● **TEXTE FOURNI**
• • • •

© Denis Sassou Gueipeur / AFP

Tchad : qu’augurent les nouvelles institutions électorales ?

Le processus électoral semble d’ores et déjà dominé par le président de la transition et l’ancien parti au pouvoir.

Avec l’adoption de la nouvelle Constitution entérinant la 5e République, la transition tchadienne est entrée dans sa dernière phase. Rentré d’exil à la faveur de l’accord de Kinshasa, l’opposant Succès Masra, leader du parti Les Transformateurs, a été nommé Premier ministre le 1er janvier 2024. Cette entrée au gouvernement amoindrit dans une certaine mesure la capacité de mobilisation de l’opposition en général.

Le pays se prépare aux élections avec la création et la mise en place de l’Agence nationale de gestion des élections (ANGE) et le Conseil constitutionnel. Cependant, ce processus reste dominé par le président de la transition Mahamat Idriss Déby et l’ancien parti au pouvoir, le Mouvement patriotique du salut (MPS), qui a adoubé ce dernier comme président d’honneur et candidat à la présidentielle.

• • • •

● **DONNÉES DISPONIBLES**
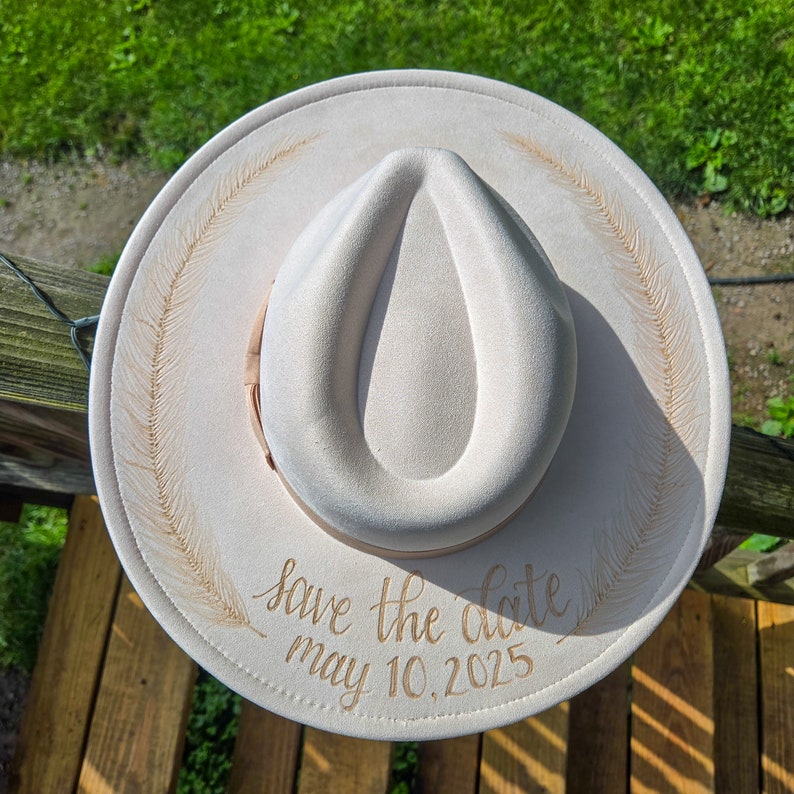 Op de afbeelding: Cr&egrave;mekleurige fedora hoed met een brede rand. De hoed heeft een veermotief en de tekst "Save the date May 10, 2025" in gouden letters. De hoed heeft een bruin bandje rond de kroon.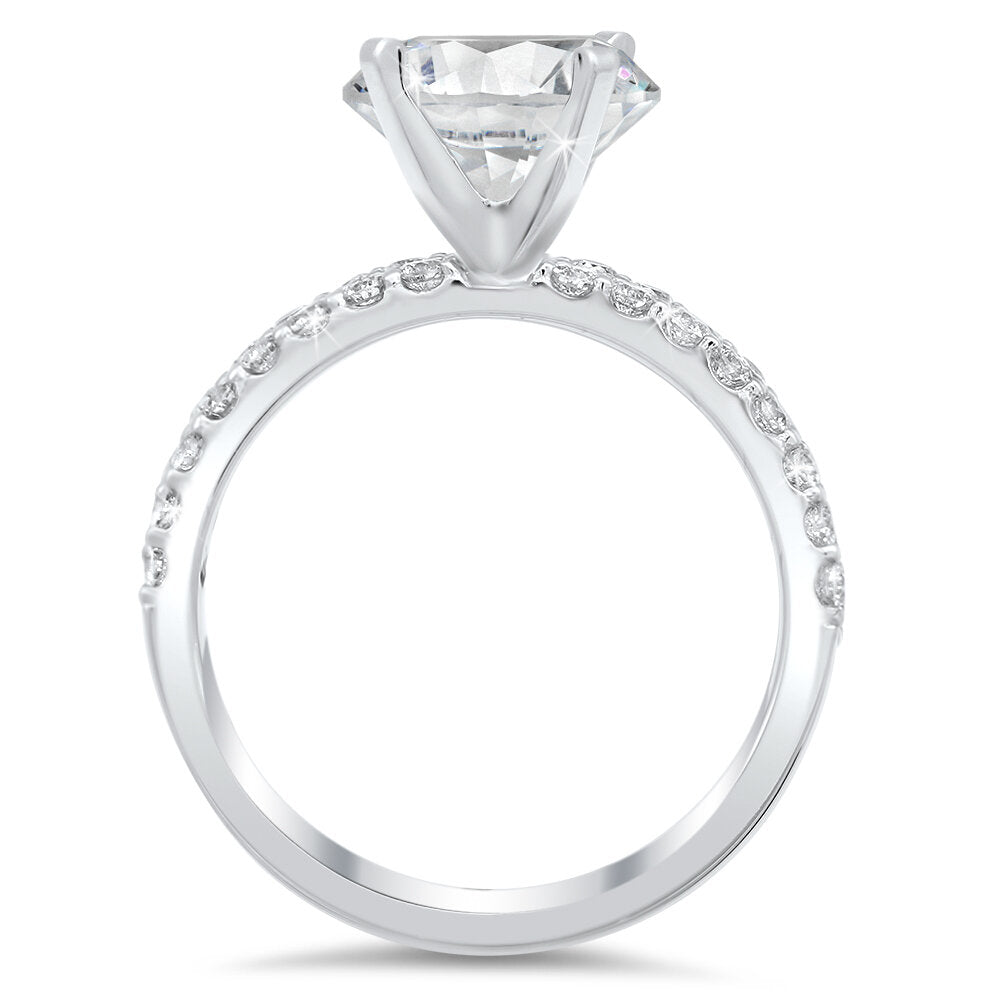 Diamond engagement ring and the matching band with a total of 0.75 carat round cut diamonds set into an 18K white gold setting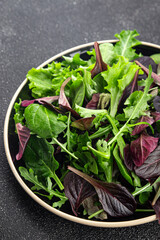 Fresh salad leaves mix salad juicy healthy snack micro greens, arugula, lettuce, oak leaf, green leaf salad tasty food background on the table rustic food top view copy space vegetarian and vegan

• • • •

● **VOTRE TÂCHE**
Dans le texte sur les institutions électorales tchadiennes, recopiez le passage allant de « Le processus électoral » jusqu'à « l’opposition en général. » inclus, en remplaçant « Premier ministre » par « chef du gouvernement ».

● **SOLUTION DU PROBLÈME**
Le processus électoral semble d’ores et déjà dominé par le président de la transition et l’ancien parti au pouvoir.

Avec l’adoption de la nouvelle Constitution entérinant la 5e République, la transition tchadienne est entrée dans sa dernière phase. Rentré d’exil à la faveur de l’accord de Kinshasa, l’opposant Succès Masra, leader du parti Les Transformateurs, a été nommé chef du gouvernement le 1er janvier 2024. Cette entrée au gouvernement amoindrit dans une certaine mesure la capacité de mobilisation de l’opposition en général.